╭─ Trecho do texto
O ROMANCE DA FASE HERÓICA


“Vislumbra-se, com esses autores paulistas em destaque, o novo universo paulista em geral, como paulistano em particular, ou seja, do nível rural ao urbano predominante. Qualquer que tenha sido o ponto de partida, prosseguia-se, sem prejuízo de outros aspectos, no sentido das interpenetrações e dependências de uma temática de observação, análise e reflexão: das ‘cidades mortas’ do Vale do Paraíba, às novas regiões invadidas pelo café – ou de agropecuária já transformada pelo imigrante, além da industrialização urbana, a cosmopolitização da cidade de São Paulo e as primeiras lutas de conscientização do operariado. Da visão paulista totalizada, chegava-se, por inferências, implícitas ou explicitas, ao sentido de brasilidade, ainda que seja sempre a visão paulista e paulistana o objetivo imediato, intencionalmente pesquisado.” (CASTELLO, José Aderaldo. A literatura brasileira: origens e unidade. São Paulo: EDUSP, 1999, v. 2, p.209-210)

            Destacarei nesse parte o Manifesto Pau Brasil, inaugurado por Oswald de Andrade no ano de 1924. Trata-se de um manifesto elaborado em tom de paródia e de festa, pautada por aforismos. Oswald expressa nesse manifesto sua vontade de que a literatura no Brasil passe a ser uma literatura de exportação, assim como foi a primeira riqueza do país, daí a origem do nome do manifesto: Pau Brasil.

Manifesto Pau Brasil
 A poesia existe nos fatos. Os casebres de açafrão e de ocre nos verdes da Favela, sob o azul cabralino, são fatos estéticos.
O Carnaval no Rio é o acontecimento religioso da raça. Pau-Brasil. Wagner submerge ante os cordões de Botafogo. Bárbaro e nosso. A formação étnica rica. Riqueza vegetal. O minério. A cozinha. O vatapá, o ouro e a dança.
Toda a história bandeirante e a história comercial do Brasil. O lado doutor, o lado citações, o lado autores conhecidos. Comovente. Rui Barbosa: uma cartola na Senegâmbia. Tudo revertendo em riqueza. A riqueza dos bailes e das frases feitas. Negras de Jockey. Odaliscas no Catumbi. Falar difícil.
╰─
╭─ Dados fornecidos
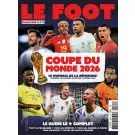 LE FOOT MAGAZINE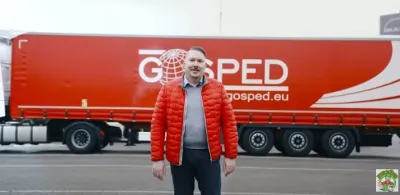 Kostenlose E-Books - So finden Sie den richtigen LKW-Fahrer!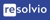 Resolvio Logotype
╰─
--- Enunciado da tarefa ---
Retome o texto sobre o Manifesto Pau Brasil e continue-o a partir da última frase apresentada. A listagem não é necessária para esta tarefa.

--- Resposta ---
O lado doutor. Fatalidade do primeiro branco aportado e dominando politicamente as selvas selvagens. O bacharel. Não podemos deixar de ser doutos. Doutores. País de dores anônimas, de doutores anônimos. O Império foi assim. Eruditamos tudo. Esquecemos o gavião de penacho.
A nunca exportação de poesia. A poesia anda oculta nos cipós maliciosos da sabedoria. Nas lianas da saudade universitária.
Mas houve um estouro nos aprendimentos. Os homens que sabiam tudo se deformaram como borrachas sopradas. Rebentaram.
A volta à especialização. Filósofos fazendo filosofia, críticos, critica, donas de casa tratando de cozinha.
A Poesia para os poetas. Alegria dos que não sabem e descobrem.
Tinha havido a inversão de tudo, a invasão de tudo : o teatro de tese e a luta no palco entre morais e imorais. A tese deve ser decidida em guerra de sociólogos, de homens de lei, gordos e dourados como Corpus Juris.
Ágil o teatro, filho do saltimbanco. Agil e ilógico. Ágil o romance, nascido da invenção. Ágil a poesia.
A poesia Pau-Brasil. Ágil e cândida. Como uma criança.
Uma sugestão de Blaise Cendrars : – Tendes as locomotivas cheias, ides partir. Um negro gira a manivela do desvio rotativo em que estais. O menor descuido vos fará partir na direção oposta ao vosso destino.
Contra o gabinetismo, a prática culta da vida. Engenheiros em vez de jurisconsultos, perdidos como chineses na genealogia das idéias.
A língua sem arcaísmos, sem erudição. Natural e neológica. A contribuição milionária de todos os erros. Como falamos. Como somos.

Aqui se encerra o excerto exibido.